“ASS BACKWARDS.”
That’s attorney William Broberg’s blunt assessment of the city’s special-events review process, now undergoing its second challenge in federal court. Last week, Broberg and his clients, activists Jim Goettler and Bob Barnes—organizers of the annual Nov. 30 (N30) demonstrations commemorating 1999’s protests against the World Trade Organization—amended their complaint about the way Seattle approves or denies special events like demonstrations, festivals, and holiday carousels. Broberg hopes to upend Seattle’s entire special-events review process, an action he believes would have implications across the country.
Broberg’s lawsuit alleges that the city’s special-events law was used to “harass, threaten, intimidate plaintiffs for, and discourage plaintiffs from, engaging in constitutionally protected speech, assembly, and expression.” The lawsuit also says that the city applied the ordinance arbitrarily against the activists “due to the content and the viewpoint” of their demonstration.

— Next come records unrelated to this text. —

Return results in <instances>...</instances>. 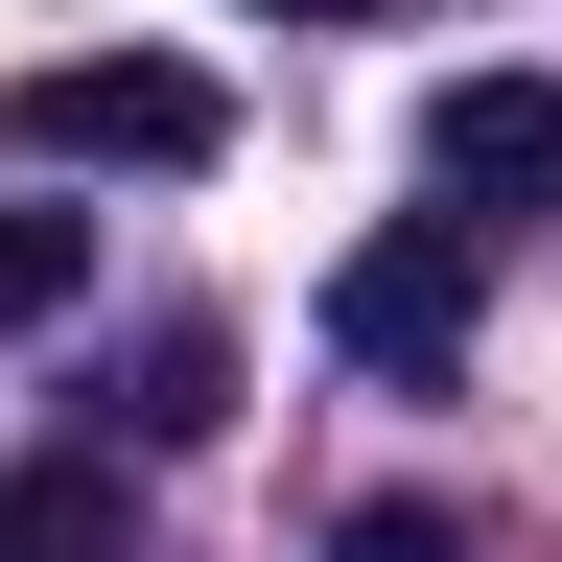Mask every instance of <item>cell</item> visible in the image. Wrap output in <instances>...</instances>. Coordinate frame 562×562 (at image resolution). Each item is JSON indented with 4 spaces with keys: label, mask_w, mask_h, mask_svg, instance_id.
<instances>
[{
    "label": "cell",
    "mask_w": 562,
    "mask_h": 562,
    "mask_svg": "<svg viewBox=\"0 0 562 562\" xmlns=\"http://www.w3.org/2000/svg\"><path fill=\"white\" fill-rule=\"evenodd\" d=\"M0 140L24 165H140V188H188V165H235V94H211L188 47H70L0 94Z\"/></svg>",
    "instance_id": "obj_1"
},
{
    "label": "cell",
    "mask_w": 562,
    "mask_h": 562,
    "mask_svg": "<svg viewBox=\"0 0 562 562\" xmlns=\"http://www.w3.org/2000/svg\"><path fill=\"white\" fill-rule=\"evenodd\" d=\"M469 305H492V235H469V211H398V235L328 258V351H351V375H446Z\"/></svg>",
    "instance_id": "obj_2"
},
{
    "label": "cell",
    "mask_w": 562,
    "mask_h": 562,
    "mask_svg": "<svg viewBox=\"0 0 562 562\" xmlns=\"http://www.w3.org/2000/svg\"><path fill=\"white\" fill-rule=\"evenodd\" d=\"M422 188L469 211H562V70H446V94H422Z\"/></svg>",
    "instance_id": "obj_3"
},
{
    "label": "cell",
    "mask_w": 562,
    "mask_h": 562,
    "mask_svg": "<svg viewBox=\"0 0 562 562\" xmlns=\"http://www.w3.org/2000/svg\"><path fill=\"white\" fill-rule=\"evenodd\" d=\"M0 562H140V469L117 446H24L0 469Z\"/></svg>",
    "instance_id": "obj_4"
},
{
    "label": "cell",
    "mask_w": 562,
    "mask_h": 562,
    "mask_svg": "<svg viewBox=\"0 0 562 562\" xmlns=\"http://www.w3.org/2000/svg\"><path fill=\"white\" fill-rule=\"evenodd\" d=\"M140 446H211V422H235V328H140Z\"/></svg>",
    "instance_id": "obj_5"
},
{
    "label": "cell",
    "mask_w": 562,
    "mask_h": 562,
    "mask_svg": "<svg viewBox=\"0 0 562 562\" xmlns=\"http://www.w3.org/2000/svg\"><path fill=\"white\" fill-rule=\"evenodd\" d=\"M70 281H94V211H0V328H47Z\"/></svg>",
    "instance_id": "obj_6"
},
{
    "label": "cell",
    "mask_w": 562,
    "mask_h": 562,
    "mask_svg": "<svg viewBox=\"0 0 562 562\" xmlns=\"http://www.w3.org/2000/svg\"><path fill=\"white\" fill-rule=\"evenodd\" d=\"M328 562H469V516H446V492H375V516H351Z\"/></svg>",
    "instance_id": "obj_7"
},
{
    "label": "cell",
    "mask_w": 562,
    "mask_h": 562,
    "mask_svg": "<svg viewBox=\"0 0 562 562\" xmlns=\"http://www.w3.org/2000/svg\"><path fill=\"white\" fill-rule=\"evenodd\" d=\"M258 24H375V0H258Z\"/></svg>",
    "instance_id": "obj_8"
}]
</instances>
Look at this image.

The challenge stems from the activists’ attempts last year to get a permit to hold their global-justice rally in Westlake Park downtown. The problem: The Downtown Seattle Association [DSA], which represents downtown businesses, planned to take over the park for nine weeks to run its annual holiday carousel, starting Nov. 5. When Goettler asked the city for a permit application back in July, he was told that the DSA had already received its permit—”a flat-out lie,” Broberg says. When Goettler finally filed an application in early November, it got turned down because the city said the park couldn’t accommodate both events. By following the DSA’s paper trail back to July, Goettler and Barnes discovered that the city hadn’t actually issued a permit for the carousel until a full week after they talked to Goettler—a violation, the organizers believe, of the city’s own permitting process. By turning down their application, the N30 protesters argued, the city was also giving too much discretion to city officials. Last November, U.S. District Judge Marsha Pechman agreed and granted the activists an emergency permit to demonstrate at the opposite end of Westlake Park from the carousel. Ironically, after last year’s tortuous process, last week Goettler and Barnes almost instantly received a permit to hold an N30 demonstration in 2002. “Nobody asked any questions; they just issued it,” Broberg says.
Case closed? Hardly. Goettler and Barnes say the constitutional issues they raised in their original lawsuit haven’t gone away—if anything, they’ve become even more pressing. The main problem, they say, is that the special-events law allows city officials far too much discretion in deciding which events get submitted to a rigorous review and “grilling” before the special-events committee—a 15-member city-appointed tribunal—and which get rubber-stamped. “The wording of the ordinance isn’t that onerous—it’s how it’s applied,” Barnes says. “We feel it places an undue burden on our right to free assembly to have to seek permission from a government agency to exercise our First Amendment rights.”
Gary Keese, the assistant city attorney who is handling the city’s defense in the case, says the decision on which events will go through the more rigorous review process is based on a number of factors, including the size of the event, the impact it will have on the neighborhood, and how long the event has been around. “The special-events committee takes the whole application process very seriously,” Keese says.
But the N30 activists say they shouldn’t have to prove their right to hold a constitutionally protected demonstration. “The law requires anyone who wants to regulate political speech to show the reason” for doing so, Broberg says. “Our city wants anyone who wants to practice political speech to prove their right to it. This is about access to a public forum that we all should have equal access to.”
Why Westlake? The N30 organizers say the park is the only large public space in the middle of the downtown shopping district, making it an ideal location for the group to broadcast their anti-corporate message. And it was a major focus of 1999’s anti-WTO protests. The juxtaposition of anti-capitalist demonstrators marching on Westlake while a carousel supported by downtown business interests whirls in the background is also undoubtedly appealing to organizers—and a headache for the city. Last time around, the city attempted to get organizers to move the demonstration elsewhere—anywhere but Westlake, as then-Mayor Paul Schell memorably declared—or into the park’s less visible southern end (where it ultimately settled).
Broberg says that’s just evidence that the city wants to regulate demonstrations based not on their size or impact on public services—all fair game—but on their political content. “You can’t say, ‘I don’t like what you have to say, so I’m going to put you through a different process,” Broberg says. “These [challenges] seem aimed at this group’s particular message.”
The case, which won’t go to trial for at least another year and a half, could set a precedent for other cities with similar laws, requiring that they treat every applicant equally. Barnes hopes the lawsuit will do nothing less than “overturn the special-events ordinance” for good. More likely, Broberg says, Judge Pechman will agree that the ordinance has been applied unconstitutionally and require the special-events committee to treat every applicant the same. That would be plenty for Goettler. “It’s that incredible level of discretion that we’re trying to address with this case,” Goettler says.